Exercise directions: Carry on the article about Purdue forward Mason Gillis, picking up after its last sentence.
---------- Selected passage ----------
According to responsibility.org, 1.1 out of every 100,000 Americans under the age of 21 were killed in drunk driving fatalities in 2018. The overall drink driving fatality rate was 3.2 per 100,000 people nationally.
Drunk driving fatalities have decreased by 52% since 1982, while fatalities for people under 21 have decreased 83%, according to the same website.
Students still need to take important measures to avoid drunk driving and ensure the safety of themselves and those on the road. A State Farm press release recommends not drinking alcohol if you’re going out alone, choosing a non-designated driver or calling a taxi or Uber if you have or will be drinking, and protecting others by taking their keys if they attempt to drive while consuming alcohol.
The Exponent reached out to Gillis about his charges the day the affidavit was released. Gillis did not respond.
Purdue and Beyond
A three-star forward coming out of New Castle, Gillis redshirted his freshman year along with guard Brandon Newman, meaning he couldn’t play throughout his first year.
That didn’t mean the work ended for Mason. Newman and him were immediately mentored by P.J. Thompson and Grady Eifert, two former Purdue players, and practiced in a variety of ways on their own time and with the team.
They sat down and watched film, worked out twice a day, played two-on-two pickup games with each other and worked through the team’s offensive and defensive schemes at any moment they possibly could.
“We constantly kept working,” Gillis said. “I don’t think I would have been able to help out the team if it weren’t for P.J. and Grady.”
Gillis’s hard work paid off with a spot in the starting rotation the very next season. He averaged 5.2 points and 4.1 rebounds in his very first season, taking the starting spot from forward Aaron Wheeler.
Gillis said he felt he had a memorable rookie season, one that was highlighted by a key defensive play against Michigan State.
---------- Information provided ----------
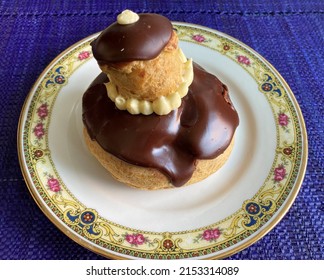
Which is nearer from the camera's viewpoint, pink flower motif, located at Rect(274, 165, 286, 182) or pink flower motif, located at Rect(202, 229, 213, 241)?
----------
Written response:
In a game where Gillis said they needed a win, he dived on the floor in the game’s final seconds to corral a loose ball and cause a jump ball. Trevion would hit a clutch floater on the very next possession, putting Purdue up by just one point. After locking down the interior on the other side, a missed shot allowed Purdue to seal a comeback victory over the Spartans.
The fan experience, positively or negatively, can affect a player’s experience on and off the court. While Gillis said he has had more positive experiences with the fans, he said college athletes can be criticized by people they don’t know.
“I do read comments about myself, but I use that as motivation,” Gillis said. “I don’t necessarily go out there every day and try to prove them wrong, but I just continue to work on things people say I can’t or shouldn’t do.
“I work so whenever I get out there and I do what they say I can’t, all they can do is bite their tongue.”
The Purdue community, Gillis said, has been nothing but positive to him. Hearing fans in airports or bus stops give him support has had a positive effect on how he plays.
Bill said he gets the same support in an IU town in New Castle, and that the support he and the New Castle community have for Mason and Lauryn is immeasurable.
“I’m very proud of my kids.” Bill said. “I’m very blessed to have my family.”